(Entries taken from a collection)
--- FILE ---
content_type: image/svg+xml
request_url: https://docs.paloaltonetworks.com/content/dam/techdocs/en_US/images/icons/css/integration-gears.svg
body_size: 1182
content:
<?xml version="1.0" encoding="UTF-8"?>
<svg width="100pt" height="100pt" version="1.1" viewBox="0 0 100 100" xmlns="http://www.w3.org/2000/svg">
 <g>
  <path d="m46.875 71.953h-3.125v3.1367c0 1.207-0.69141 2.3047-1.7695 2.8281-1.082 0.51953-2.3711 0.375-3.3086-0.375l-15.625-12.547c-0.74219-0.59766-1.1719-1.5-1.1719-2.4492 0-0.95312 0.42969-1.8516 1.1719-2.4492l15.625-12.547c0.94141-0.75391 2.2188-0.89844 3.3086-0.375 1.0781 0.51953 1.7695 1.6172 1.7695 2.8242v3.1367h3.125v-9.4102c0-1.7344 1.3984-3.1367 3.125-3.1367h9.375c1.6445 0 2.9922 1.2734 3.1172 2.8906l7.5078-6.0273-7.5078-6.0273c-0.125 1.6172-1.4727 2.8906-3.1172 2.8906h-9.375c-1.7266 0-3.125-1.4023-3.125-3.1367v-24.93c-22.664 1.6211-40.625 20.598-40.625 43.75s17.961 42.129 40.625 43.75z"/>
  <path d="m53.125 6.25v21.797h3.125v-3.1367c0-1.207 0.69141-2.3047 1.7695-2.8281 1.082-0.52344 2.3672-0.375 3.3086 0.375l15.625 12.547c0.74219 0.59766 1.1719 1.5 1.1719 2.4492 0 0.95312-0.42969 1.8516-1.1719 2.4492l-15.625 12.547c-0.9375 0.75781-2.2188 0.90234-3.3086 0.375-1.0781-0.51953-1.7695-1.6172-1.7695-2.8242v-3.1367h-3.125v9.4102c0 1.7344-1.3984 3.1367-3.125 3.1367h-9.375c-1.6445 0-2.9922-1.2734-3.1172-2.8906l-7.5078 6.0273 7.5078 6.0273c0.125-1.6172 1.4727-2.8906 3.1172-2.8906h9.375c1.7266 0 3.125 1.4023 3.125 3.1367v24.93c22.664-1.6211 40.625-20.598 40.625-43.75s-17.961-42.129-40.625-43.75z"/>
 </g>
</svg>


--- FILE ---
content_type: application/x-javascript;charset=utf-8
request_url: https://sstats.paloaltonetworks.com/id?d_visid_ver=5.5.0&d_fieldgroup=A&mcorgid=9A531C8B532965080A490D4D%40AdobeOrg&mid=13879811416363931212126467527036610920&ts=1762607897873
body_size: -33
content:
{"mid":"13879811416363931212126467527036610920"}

PROBLEM TO SOLVE: What you copy out must be exactly the lines from the line containing "content_type: application/x-javascript;charset=utf-8" through the end of the records.

TASK SOLUTION:
content_type: application/x-javascript;charset=utf-8
request_url: https://sstats.paloaltonetworks.com/id?d_visid_ver=5.5.0&d_fieldgroup=A&mcorgid=9A531C8B532965080A490D4D%40AdobeOrg&mid=13879811416363931212126467527036610920&ts=1762607897873
body_size: -33
content:
{"mid":"13879811416363931212126467527036610920"}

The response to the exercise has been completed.